# area of polar coordinates

• May 7th 2008, 04:39 AM
etha
area of polar coordinates
I'm trying to figure out the the area inside the outer loop and above the x axis for the polar curve r = 1 - 2sin(theta).

i think the integral goes from pi to pi/6. I want to say that the integral for the area is 1/2 (1-2sin(theta))^2 d(theta) multiplied by 2 but I'm really not sure. Can someone clarify this for me?
• May 7th 2008, 05:12 AM
mr fantastic
Quote:

Originally Posted by etha
I'm trying to figure out the the area inside the outer loop and above the x axis for the polar curve r = 1 - 2sin(theta).

i think the integral goes from pi to pi/6. I want to say that the integral for the area is 1/2 (1-2sin(theta))^2 d(theta) multiplied by 2 but I'm really not sure. Can someone clarify this for me?

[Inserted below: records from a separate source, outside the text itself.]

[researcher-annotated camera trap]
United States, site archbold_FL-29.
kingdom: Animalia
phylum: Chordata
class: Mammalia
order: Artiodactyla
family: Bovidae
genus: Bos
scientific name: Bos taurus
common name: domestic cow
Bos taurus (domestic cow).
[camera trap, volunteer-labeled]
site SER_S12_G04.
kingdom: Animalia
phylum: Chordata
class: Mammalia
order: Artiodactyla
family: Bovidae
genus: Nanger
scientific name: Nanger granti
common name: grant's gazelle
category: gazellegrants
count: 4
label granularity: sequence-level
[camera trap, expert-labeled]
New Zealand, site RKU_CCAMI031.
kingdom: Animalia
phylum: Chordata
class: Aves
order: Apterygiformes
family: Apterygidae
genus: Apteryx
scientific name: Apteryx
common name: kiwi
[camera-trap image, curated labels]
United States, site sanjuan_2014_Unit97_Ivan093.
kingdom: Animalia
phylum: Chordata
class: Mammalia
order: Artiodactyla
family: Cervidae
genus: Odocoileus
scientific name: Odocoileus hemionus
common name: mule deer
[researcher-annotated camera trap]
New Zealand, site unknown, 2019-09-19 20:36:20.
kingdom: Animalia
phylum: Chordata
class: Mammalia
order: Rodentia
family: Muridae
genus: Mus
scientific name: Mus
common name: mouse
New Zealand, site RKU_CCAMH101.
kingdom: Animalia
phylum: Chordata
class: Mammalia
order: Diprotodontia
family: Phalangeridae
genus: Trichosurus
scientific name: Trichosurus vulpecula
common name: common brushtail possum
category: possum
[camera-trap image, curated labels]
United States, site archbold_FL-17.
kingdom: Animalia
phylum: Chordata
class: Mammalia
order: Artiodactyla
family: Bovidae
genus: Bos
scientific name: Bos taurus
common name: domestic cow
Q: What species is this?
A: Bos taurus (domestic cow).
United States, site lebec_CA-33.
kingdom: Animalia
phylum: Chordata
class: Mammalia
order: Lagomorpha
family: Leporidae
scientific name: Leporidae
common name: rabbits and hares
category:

I think you want 0 to pi/6, not pi to pi/6. Then it's all fine.
• May 7th 2008, 05:16 AM
etha
is it still supposed to be multiplied by 2? Or do I not need that
• May 7th 2008, 05:38 AM
mr fantastic
Quote:

Originally Posted by etha
is it still supposed to be multiplied by 2? Or do I not need that

I only corrected the integral terminals. The rest I said was fine. So yes, it is still multiplied by 2.

A graph of the curve clearly shows why the factor of 2 is necessary.